__DATA RECORDS__.
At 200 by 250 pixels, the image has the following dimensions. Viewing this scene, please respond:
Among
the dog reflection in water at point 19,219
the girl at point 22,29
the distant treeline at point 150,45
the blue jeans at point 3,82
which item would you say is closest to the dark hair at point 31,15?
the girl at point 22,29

__GOAL OF THE EXERCISE__. Return every line of the records above verbatim, keeping their order.

__TASK ANSWER__.
At 200 by 250 pixels, the image has the following dimensions. Viewing this scene, please respond:
Among
the dog reflection in water at point 19,219
the girl at point 22,29
the distant treeline at point 150,45
the blue jeans at point 3,82
which item would you say is closest to the dark hair at point 31,15?
the girl at point 22,29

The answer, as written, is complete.